---------- DATA ROWS

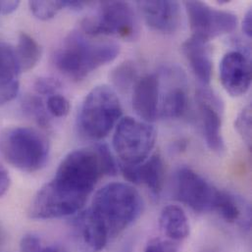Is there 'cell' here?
<instances>
[{
    "label": "cell",
    "instance_id": "obj_1",
    "mask_svg": "<svg viewBox=\"0 0 252 252\" xmlns=\"http://www.w3.org/2000/svg\"><path fill=\"white\" fill-rule=\"evenodd\" d=\"M104 176L96 148L70 152L54 177L34 195L29 215L34 220H50L79 212L99 179Z\"/></svg>",
    "mask_w": 252,
    "mask_h": 252
},
{
    "label": "cell",
    "instance_id": "obj_2",
    "mask_svg": "<svg viewBox=\"0 0 252 252\" xmlns=\"http://www.w3.org/2000/svg\"><path fill=\"white\" fill-rule=\"evenodd\" d=\"M120 52L116 43L94 41L82 32H70L53 54L58 71L74 81H82L98 68L112 62Z\"/></svg>",
    "mask_w": 252,
    "mask_h": 252
},
{
    "label": "cell",
    "instance_id": "obj_3",
    "mask_svg": "<svg viewBox=\"0 0 252 252\" xmlns=\"http://www.w3.org/2000/svg\"><path fill=\"white\" fill-rule=\"evenodd\" d=\"M89 209L104 227L109 239H112L139 217L142 199L131 186L110 183L95 193Z\"/></svg>",
    "mask_w": 252,
    "mask_h": 252
},
{
    "label": "cell",
    "instance_id": "obj_4",
    "mask_svg": "<svg viewBox=\"0 0 252 252\" xmlns=\"http://www.w3.org/2000/svg\"><path fill=\"white\" fill-rule=\"evenodd\" d=\"M0 155L14 168L33 173L46 164L49 144L46 137L34 128L9 127L0 132Z\"/></svg>",
    "mask_w": 252,
    "mask_h": 252
},
{
    "label": "cell",
    "instance_id": "obj_5",
    "mask_svg": "<svg viewBox=\"0 0 252 252\" xmlns=\"http://www.w3.org/2000/svg\"><path fill=\"white\" fill-rule=\"evenodd\" d=\"M123 114L120 100L108 86L94 88L85 98L78 123L80 131L88 138L101 139L112 130Z\"/></svg>",
    "mask_w": 252,
    "mask_h": 252
},
{
    "label": "cell",
    "instance_id": "obj_6",
    "mask_svg": "<svg viewBox=\"0 0 252 252\" xmlns=\"http://www.w3.org/2000/svg\"><path fill=\"white\" fill-rule=\"evenodd\" d=\"M81 28L91 36L115 35L130 39L136 33V20L128 2L104 1L99 3L96 14L82 21Z\"/></svg>",
    "mask_w": 252,
    "mask_h": 252
},
{
    "label": "cell",
    "instance_id": "obj_7",
    "mask_svg": "<svg viewBox=\"0 0 252 252\" xmlns=\"http://www.w3.org/2000/svg\"><path fill=\"white\" fill-rule=\"evenodd\" d=\"M155 140L154 126L144 121L125 117L116 126L113 147L122 164L134 166L148 158Z\"/></svg>",
    "mask_w": 252,
    "mask_h": 252
},
{
    "label": "cell",
    "instance_id": "obj_8",
    "mask_svg": "<svg viewBox=\"0 0 252 252\" xmlns=\"http://www.w3.org/2000/svg\"><path fill=\"white\" fill-rule=\"evenodd\" d=\"M184 5L192 36L207 42L234 32L238 26V18L231 12L212 8L201 1H186Z\"/></svg>",
    "mask_w": 252,
    "mask_h": 252
},
{
    "label": "cell",
    "instance_id": "obj_9",
    "mask_svg": "<svg viewBox=\"0 0 252 252\" xmlns=\"http://www.w3.org/2000/svg\"><path fill=\"white\" fill-rule=\"evenodd\" d=\"M217 189L192 169L183 167L176 175V197L194 212L212 211Z\"/></svg>",
    "mask_w": 252,
    "mask_h": 252
},
{
    "label": "cell",
    "instance_id": "obj_10",
    "mask_svg": "<svg viewBox=\"0 0 252 252\" xmlns=\"http://www.w3.org/2000/svg\"><path fill=\"white\" fill-rule=\"evenodd\" d=\"M196 99L201 115L206 144L210 150L216 153H222L225 150V143L221 131L223 103L216 94L207 90H199Z\"/></svg>",
    "mask_w": 252,
    "mask_h": 252
},
{
    "label": "cell",
    "instance_id": "obj_11",
    "mask_svg": "<svg viewBox=\"0 0 252 252\" xmlns=\"http://www.w3.org/2000/svg\"><path fill=\"white\" fill-rule=\"evenodd\" d=\"M220 80L225 91L234 97L244 95L252 85L250 56L241 51L224 55L220 63Z\"/></svg>",
    "mask_w": 252,
    "mask_h": 252
},
{
    "label": "cell",
    "instance_id": "obj_12",
    "mask_svg": "<svg viewBox=\"0 0 252 252\" xmlns=\"http://www.w3.org/2000/svg\"><path fill=\"white\" fill-rule=\"evenodd\" d=\"M72 235L77 248L82 252H100L109 241L106 230L90 209L81 212L73 220Z\"/></svg>",
    "mask_w": 252,
    "mask_h": 252
},
{
    "label": "cell",
    "instance_id": "obj_13",
    "mask_svg": "<svg viewBox=\"0 0 252 252\" xmlns=\"http://www.w3.org/2000/svg\"><path fill=\"white\" fill-rule=\"evenodd\" d=\"M136 5L152 30L172 33L179 29L181 7L177 1H138Z\"/></svg>",
    "mask_w": 252,
    "mask_h": 252
},
{
    "label": "cell",
    "instance_id": "obj_14",
    "mask_svg": "<svg viewBox=\"0 0 252 252\" xmlns=\"http://www.w3.org/2000/svg\"><path fill=\"white\" fill-rule=\"evenodd\" d=\"M159 85L158 76L150 74L138 79L133 86L132 108L144 122L151 123L159 115Z\"/></svg>",
    "mask_w": 252,
    "mask_h": 252
},
{
    "label": "cell",
    "instance_id": "obj_15",
    "mask_svg": "<svg viewBox=\"0 0 252 252\" xmlns=\"http://www.w3.org/2000/svg\"><path fill=\"white\" fill-rule=\"evenodd\" d=\"M121 171L126 181L145 185L155 195L160 194L165 182V168L160 154L155 153L142 163L134 166L121 164Z\"/></svg>",
    "mask_w": 252,
    "mask_h": 252
},
{
    "label": "cell",
    "instance_id": "obj_16",
    "mask_svg": "<svg viewBox=\"0 0 252 252\" xmlns=\"http://www.w3.org/2000/svg\"><path fill=\"white\" fill-rule=\"evenodd\" d=\"M20 71L15 50L0 41V105L12 101L17 96Z\"/></svg>",
    "mask_w": 252,
    "mask_h": 252
},
{
    "label": "cell",
    "instance_id": "obj_17",
    "mask_svg": "<svg viewBox=\"0 0 252 252\" xmlns=\"http://www.w3.org/2000/svg\"><path fill=\"white\" fill-rule=\"evenodd\" d=\"M182 49L198 81L203 86L209 85L212 75V59L208 42L191 35L183 43Z\"/></svg>",
    "mask_w": 252,
    "mask_h": 252
},
{
    "label": "cell",
    "instance_id": "obj_18",
    "mask_svg": "<svg viewBox=\"0 0 252 252\" xmlns=\"http://www.w3.org/2000/svg\"><path fill=\"white\" fill-rule=\"evenodd\" d=\"M159 226L169 240L180 243L189 235V223L185 211L177 205L165 206L159 216Z\"/></svg>",
    "mask_w": 252,
    "mask_h": 252
},
{
    "label": "cell",
    "instance_id": "obj_19",
    "mask_svg": "<svg viewBox=\"0 0 252 252\" xmlns=\"http://www.w3.org/2000/svg\"><path fill=\"white\" fill-rule=\"evenodd\" d=\"M188 93L182 85L171 87L161 98L159 114L163 118L178 119L185 115L188 109Z\"/></svg>",
    "mask_w": 252,
    "mask_h": 252
},
{
    "label": "cell",
    "instance_id": "obj_20",
    "mask_svg": "<svg viewBox=\"0 0 252 252\" xmlns=\"http://www.w3.org/2000/svg\"><path fill=\"white\" fill-rule=\"evenodd\" d=\"M15 52L20 68L24 71L32 69L38 63L41 56L39 44L26 32L20 33Z\"/></svg>",
    "mask_w": 252,
    "mask_h": 252
},
{
    "label": "cell",
    "instance_id": "obj_21",
    "mask_svg": "<svg viewBox=\"0 0 252 252\" xmlns=\"http://www.w3.org/2000/svg\"><path fill=\"white\" fill-rule=\"evenodd\" d=\"M212 211L217 212L226 222L236 223L242 217V208L238 199L231 193L217 189Z\"/></svg>",
    "mask_w": 252,
    "mask_h": 252
},
{
    "label": "cell",
    "instance_id": "obj_22",
    "mask_svg": "<svg viewBox=\"0 0 252 252\" xmlns=\"http://www.w3.org/2000/svg\"><path fill=\"white\" fill-rule=\"evenodd\" d=\"M110 80L116 89L125 93L137 82L136 66L131 61L121 63L111 72Z\"/></svg>",
    "mask_w": 252,
    "mask_h": 252
},
{
    "label": "cell",
    "instance_id": "obj_23",
    "mask_svg": "<svg viewBox=\"0 0 252 252\" xmlns=\"http://www.w3.org/2000/svg\"><path fill=\"white\" fill-rule=\"evenodd\" d=\"M29 5L32 13L42 21L54 18L59 11L66 8L65 1H31Z\"/></svg>",
    "mask_w": 252,
    "mask_h": 252
},
{
    "label": "cell",
    "instance_id": "obj_24",
    "mask_svg": "<svg viewBox=\"0 0 252 252\" xmlns=\"http://www.w3.org/2000/svg\"><path fill=\"white\" fill-rule=\"evenodd\" d=\"M25 111L31 115L42 127H49V118L47 116V110L41 99L37 96H28L24 101Z\"/></svg>",
    "mask_w": 252,
    "mask_h": 252
},
{
    "label": "cell",
    "instance_id": "obj_25",
    "mask_svg": "<svg viewBox=\"0 0 252 252\" xmlns=\"http://www.w3.org/2000/svg\"><path fill=\"white\" fill-rule=\"evenodd\" d=\"M45 107L49 114L57 118H62L67 116L71 109L69 100L65 96L58 94H53L48 95L45 103Z\"/></svg>",
    "mask_w": 252,
    "mask_h": 252
},
{
    "label": "cell",
    "instance_id": "obj_26",
    "mask_svg": "<svg viewBox=\"0 0 252 252\" xmlns=\"http://www.w3.org/2000/svg\"><path fill=\"white\" fill-rule=\"evenodd\" d=\"M235 127L249 145L252 146V106L248 105L238 115L235 121Z\"/></svg>",
    "mask_w": 252,
    "mask_h": 252
},
{
    "label": "cell",
    "instance_id": "obj_27",
    "mask_svg": "<svg viewBox=\"0 0 252 252\" xmlns=\"http://www.w3.org/2000/svg\"><path fill=\"white\" fill-rule=\"evenodd\" d=\"M102 166L104 176H114L117 173V165L106 144H98L95 146Z\"/></svg>",
    "mask_w": 252,
    "mask_h": 252
},
{
    "label": "cell",
    "instance_id": "obj_28",
    "mask_svg": "<svg viewBox=\"0 0 252 252\" xmlns=\"http://www.w3.org/2000/svg\"><path fill=\"white\" fill-rule=\"evenodd\" d=\"M179 248V243L172 240L153 239L147 244L144 252H178Z\"/></svg>",
    "mask_w": 252,
    "mask_h": 252
},
{
    "label": "cell",
    "instance_id": "obj_29",
    "mask_svg": "<svg viewBox=\"0 0 252 252\" xmlns=\"http://www.w3.org/2000/svg\"><path fill=\"white\" fill-rule=\"evenodd\" d=\"M41 240L34 235H27L23 237L20 243L21 252H38L42 247Z\"/></svg>",
    "mask_w": 252,
    "mask_h": 252
},
{
    "label": "cell",
    "instance_id": "obj_30",
    "mask_svg": "<svg viewBox=\"0 0 252 252\" xmlns=\"http://www.w3.org/2000/svg\"><path fill=\"white\" fill-rule=\"evenodd\" d=\"M60 87L57 81L52 79H39L35 84V91L39 94H56L58 88Z\"/></svg>",
    "mask_w": 252,
    "mask_h": 252
},
{
    "label": "cell",
    "instance_id": "obj_31",
    "mask_svg": "<svg viewBox=\"0 0 252 252\" xmlns=\"http://www.w3.org/2000/svg\"><path fill=\"white\" fill-rule=\"evenodd\" d=\"M11 184L10 176L7 170L0 164V197H2L9 189Z\"/></svg>",
    "mask_w": 252,
    "mask_h": 252
},
{
    "label": "cell",
    "instance_id": "obj_32",
    "mask_svg": "<svg viewBox=\"0 0 252 252\" xmlns=\"http://www.w3.org/2000/svg\"><path fill=\"white\" fill-rule=\"evenodd\" d=\"M243 31L245 32V34L249 37L252 38V9H250L243 21Z\"/></svg>",
    "mask_w": 252,
    "mask_h": 252
},
{
    "label": "cell",
    "instance_id": "obj_33",
    "mask_svg": "<svg viewBox=\"0 0 252 252\" xmlns=\"http://www.w3.org/2000/svg\"><path fill=\"white\" fill-rule=\"evenodd\" d=\"M20 2L19 1H0V10L2 14H10L17 10L19 7Z\"/></svg>",
    "mask_w": 252,
    "mask_h": 252
},
{
    "label": "cell",
    "instance_id": "obj_34",
    "mask_svg": "<svg viewBox=\"0 0 252 252\" xmlns=\"http://www.w3.org/2000/svg\"><path fill=\"white\" fill-rule=\"evenodd\" d=\"M0 13H1V10H0Z\"/></svg>",
    "mask_w": 252,
    "mask_h": 252
}]
</instances>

--------------------

STATED GOAL: Arrange the lines from the start of the records up to and including the line containing "155L14 168L33 173L46" as a Markdown table with the columns Row and Record line, numbering each row and skipping any blank lines. Leave the pictures out.

SOLUTION TO THIS PROBLEM:
| Row | Record line |
|---|---|
| 1 | Is there 'cell' here? |
| 2 | <instances> |
| 3 | [{ |
| 4 |     "label": "cell", |
| 5 |     "instance_id": "obj_1", |
| 6 |     "mask_svg": "<svg viewBox=\"0 0 252 252\" xmlns=\"http://www.w3.org/2000/svg\"><path fill=\"white\" fill-rule=\"evenodd\" d=\"M104 176L96 148L70 152L54 177L34 195L29 215L34 220H50L79 212L99 179Z\"/></svg>", |
| 7 |     "mask_w": 252, |
| 8 |     "mask_h": 252 |
| 9 | }, |
| 10 | { |
| 11 |     "label": "cell", |
| 12 |     "instance_id": "obj_2", |
| 13 |     "mask_svg": "<svg viewBox=\"0 0 252 252\" xmlns=\"http://www.w3.org/2000/svg\"><path fill=\"white\" fill-rule=\"evenodd\" d=\"M120 52L116 43L94 41L82 32H70L53 54L58 71L74 81H82L98 68L112 62Z\"/></svg>", |
| 14 |     "mask_w": 252, |
| 15 |     "mask_h": 252 |
| 16 | }, |
| 17 | { |
| 18 |     "label": "cell", |
| 19 |     "instance_id": "obj_3", |
| 20 |     "mask_svg": "<svg viewBox=\"0 0 252 252\" xmlns=\"http://www.w3.org/2000/svg\"><path fill=\"white\" fill-rule=\"evenodd\" d=\"M89 209L104 227L109 239H112L139 217L142 199L131 186L110 183L95 193Z\"/></svg>", |
| 21 |     "mask_w": 252, |
| 22 |     "mask_h": 252 |
| 23 | }, |
| 24 | { |
| 25 |     "label": "cell", |
| 26 |     "instance_id": "obj_4", |
| 27 |     "mask_svg": "<svg viewBox=\"0 0 252 252\" xmlns=\"http://www.w3.org/2000/svg\"><path fill=\"white\" fill-rule=\"evenodd\" d=\"M0 155L14 168L33 173L46 164L49 144L46 137L34 128L9 127L0 132Z\"/></svg>", |